** Consignes **
1 - D'après l'extrait sur la « nouvelle logique » de Claudel, par quelle formule l'analogie s'énonce-t-elle ?
2 - Recopiez les lignes des entrées situées entre celle qui contient « What distance from the camera is the snow » et la fin des entrées, bornes incluses, en remplaçant « camera » par « lens » et sans rien modifier d'autre. Laissez les images de côté.

═════ Extrait choisi

Sans contradiction, point d’échange, point de pensée, et pas non plus de drame, car c’est de la contradiction que naît le conflit. La contradiction est donc à la fois le moteur de la pensée et celui de l’action dramatique. Claudel y verra encore la marque de la composition :

Le principe de la composition, comme l’indique le mot lui-même, est le choix et la mise en œuvre, en vue de l’être à animer, d’éléments divers. Il ne s’agit pas d’un arrangement logique entre des idées, il s’agit de répartition et d’équilibre entre des forces complémentaires ou antagonistes répondant à une même provocation de la destinée ou, s’il l’on veut, du scénario15.

Composer, c’est assembler ensemble des éléments souvent disparates, voire contradictoires. Le Chœur de La Lune à la recherche d’elle-même, en 1947, constatant l’aspect profondément contradictoire de l’inspiration poétique, à la fois lyrique et farcesque, le dit également :

Mais voilà où est l’étonnante contradiction ! de cette extase magnétique, de ce silence fasciné, il se dégage quoi ? une espèce de fureur religieuse, un besoin sauvage de folie, de violence, de hurlements, de galops forcenés ! […] Comment arranger cela ensemble ? Voilà le tourment de l’auteur […]16

La « nouvelle logique »

Ces apologies de la contradiction doivent être rapprochées de l’ambition, exprimée par Claudel dès l’Art poétique17, de poser les bases d’une « nouvelle logique » à laquelle il fera allusion à de très nombreuses reprises, par exemple lorsque dans les lignes d’Encore l’Iliade citées précédemment, il déclare que la composition n’est pas « un arrangement logique entre des idées », ou encore lorsque dans le Journal, il écrit : « Mes pensées ne se suivent pas logiquement, elles se provoquent harmoniquement18. »

Claudel expliquera en effet à Jean Amrouche comment il a progressivement dépassé la logique traditionnelle, telle qu’elle est définie par Aristote et utilisée par saint Thomas d’Aquin, et qui procède par syllogisme, pour aboutir à une nouvelle logique reposant sur l’analogie, dont saint Bonaventure, dans la filiation de Platon, donne la clef. L’analogie lui semble « encore plus riche de conséquences au point de vue de la découverte que le syllogisme aristotélicien19. » La première distingue les êtres et les classe dans des ensembles selon leurs attributs puis procède à des déductions en reliant le particulier au général. Au contraire la seconde opère des rapprochements entre des termes apparemment très éloignés :

La formule de l’analogie, c’est, ce serait : A est à B ce que C est à D. Le rapport de A avec B a une analogie, a une ressemblance, avec le rapport de C avec D. Ça va très loin, parce qu’il n’y a plus de rapport rationnel. Ça échappe à la raison. C’est une espèce d’intuition20.

C’est le fonctionnement de la métaphore. Cette logique poétique et mystique n’opère plus par des suites logiques de déductions qui s’enchaînent, mais par associations d’idées, par « provocations harmoniques » (chaque idée en appelant une autre, sa complémentaire), par « perceptions latérales » ou rapprochements métaphoriques21, sans s’effaroucher des digressions et des répétitions que cela entraîne. Après avoir revendiqué le droit à la contradiction, Furius évoque d’ailleurs le droit à la répétition :

Furius.– Et de me répéter, bien entendu.

══════════
═════ Entrées de données

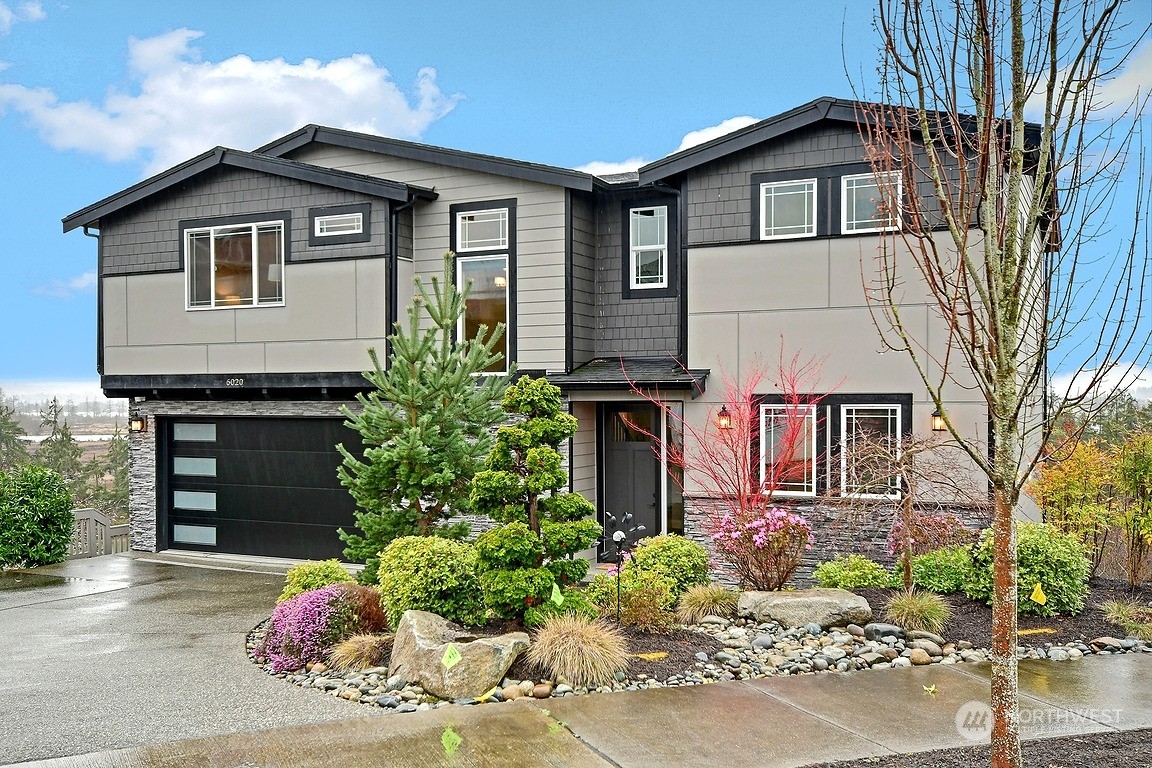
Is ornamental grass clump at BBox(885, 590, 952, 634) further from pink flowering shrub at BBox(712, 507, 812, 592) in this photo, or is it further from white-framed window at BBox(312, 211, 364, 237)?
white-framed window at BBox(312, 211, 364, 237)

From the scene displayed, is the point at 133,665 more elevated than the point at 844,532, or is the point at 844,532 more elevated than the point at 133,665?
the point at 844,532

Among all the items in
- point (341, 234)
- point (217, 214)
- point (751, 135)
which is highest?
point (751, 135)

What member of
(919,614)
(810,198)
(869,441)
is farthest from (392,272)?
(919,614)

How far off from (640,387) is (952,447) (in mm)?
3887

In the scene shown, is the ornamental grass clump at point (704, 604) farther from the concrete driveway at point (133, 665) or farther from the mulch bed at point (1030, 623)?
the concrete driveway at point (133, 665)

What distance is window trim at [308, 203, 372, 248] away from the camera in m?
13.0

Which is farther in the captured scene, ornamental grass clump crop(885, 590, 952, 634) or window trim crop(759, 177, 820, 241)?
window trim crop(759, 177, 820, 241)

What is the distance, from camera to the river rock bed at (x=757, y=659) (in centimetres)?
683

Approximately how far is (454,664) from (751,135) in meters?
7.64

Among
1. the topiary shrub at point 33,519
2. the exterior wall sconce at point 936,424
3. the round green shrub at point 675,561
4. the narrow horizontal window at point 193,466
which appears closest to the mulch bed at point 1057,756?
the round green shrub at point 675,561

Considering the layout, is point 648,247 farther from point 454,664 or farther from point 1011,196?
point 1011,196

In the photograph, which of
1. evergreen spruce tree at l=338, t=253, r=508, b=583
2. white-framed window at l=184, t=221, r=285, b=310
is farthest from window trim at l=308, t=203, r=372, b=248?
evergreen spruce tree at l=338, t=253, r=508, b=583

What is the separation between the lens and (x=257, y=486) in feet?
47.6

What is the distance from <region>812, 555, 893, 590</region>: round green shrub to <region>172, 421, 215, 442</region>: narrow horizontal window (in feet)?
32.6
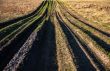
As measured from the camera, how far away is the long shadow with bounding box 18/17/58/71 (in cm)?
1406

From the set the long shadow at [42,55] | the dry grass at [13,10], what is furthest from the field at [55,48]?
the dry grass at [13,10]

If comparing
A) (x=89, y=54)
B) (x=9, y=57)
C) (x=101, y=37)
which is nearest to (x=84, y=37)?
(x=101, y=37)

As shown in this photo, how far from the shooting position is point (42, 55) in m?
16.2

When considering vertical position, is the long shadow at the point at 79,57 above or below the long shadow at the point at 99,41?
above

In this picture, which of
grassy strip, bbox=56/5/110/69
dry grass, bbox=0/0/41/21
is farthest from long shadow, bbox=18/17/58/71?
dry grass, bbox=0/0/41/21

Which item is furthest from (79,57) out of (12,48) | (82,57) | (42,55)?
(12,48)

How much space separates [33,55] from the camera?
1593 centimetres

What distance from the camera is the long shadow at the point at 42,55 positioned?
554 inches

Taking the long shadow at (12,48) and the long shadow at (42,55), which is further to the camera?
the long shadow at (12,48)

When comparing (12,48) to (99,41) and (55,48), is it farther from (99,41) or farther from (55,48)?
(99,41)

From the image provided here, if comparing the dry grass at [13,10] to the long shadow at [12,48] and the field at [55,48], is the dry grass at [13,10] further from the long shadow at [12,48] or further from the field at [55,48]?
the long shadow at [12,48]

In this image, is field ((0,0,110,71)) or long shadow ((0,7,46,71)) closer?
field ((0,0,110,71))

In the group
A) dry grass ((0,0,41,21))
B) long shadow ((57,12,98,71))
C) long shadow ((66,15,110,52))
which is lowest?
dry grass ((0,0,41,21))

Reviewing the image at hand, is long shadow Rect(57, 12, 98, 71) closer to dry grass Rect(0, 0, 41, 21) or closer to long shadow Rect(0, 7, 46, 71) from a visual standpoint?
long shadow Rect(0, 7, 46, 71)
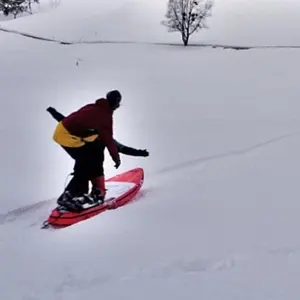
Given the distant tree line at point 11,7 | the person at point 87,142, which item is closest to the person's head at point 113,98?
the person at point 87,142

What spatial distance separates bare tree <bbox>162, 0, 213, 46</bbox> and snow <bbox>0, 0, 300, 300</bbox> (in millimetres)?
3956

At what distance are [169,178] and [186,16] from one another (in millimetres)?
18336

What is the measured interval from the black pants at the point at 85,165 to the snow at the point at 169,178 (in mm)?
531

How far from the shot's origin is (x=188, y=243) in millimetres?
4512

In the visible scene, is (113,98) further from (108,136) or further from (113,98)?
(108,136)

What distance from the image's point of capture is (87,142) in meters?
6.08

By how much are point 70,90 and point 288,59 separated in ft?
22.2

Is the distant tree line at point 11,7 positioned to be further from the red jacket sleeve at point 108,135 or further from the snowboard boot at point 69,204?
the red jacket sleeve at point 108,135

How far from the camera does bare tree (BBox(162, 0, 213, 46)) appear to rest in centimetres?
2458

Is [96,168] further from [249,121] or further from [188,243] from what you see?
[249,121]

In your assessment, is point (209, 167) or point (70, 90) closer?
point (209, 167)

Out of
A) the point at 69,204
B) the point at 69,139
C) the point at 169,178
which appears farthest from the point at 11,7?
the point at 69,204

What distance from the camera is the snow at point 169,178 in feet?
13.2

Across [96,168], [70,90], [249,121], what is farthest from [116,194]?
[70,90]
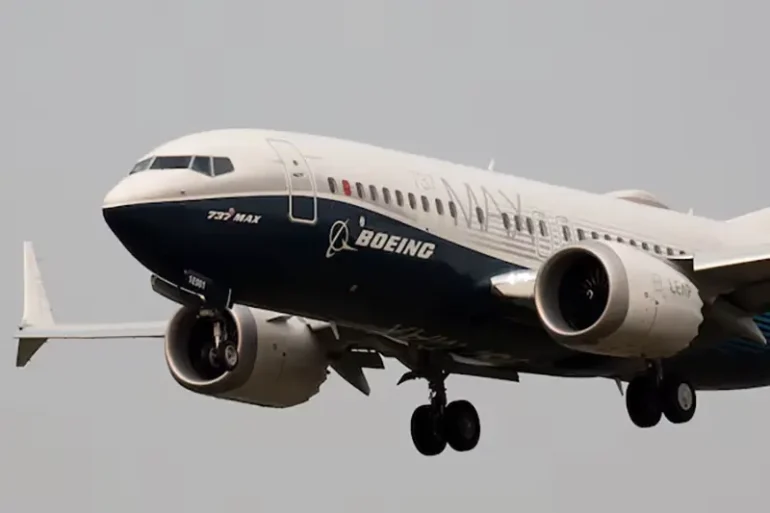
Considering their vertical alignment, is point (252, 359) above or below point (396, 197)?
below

══════════

** Corrigé par tâche **
1 - A est à B ce que C est à D.

2 -
What distance from the lens is the snow at point 169,178 in feet?
13.2

Across [96,168], [70,90], [249,121], what is farthest from [116,194]?
[70,90]
Considering their vertical alignment, is point (252, 359) above or below point (396, 197)?
below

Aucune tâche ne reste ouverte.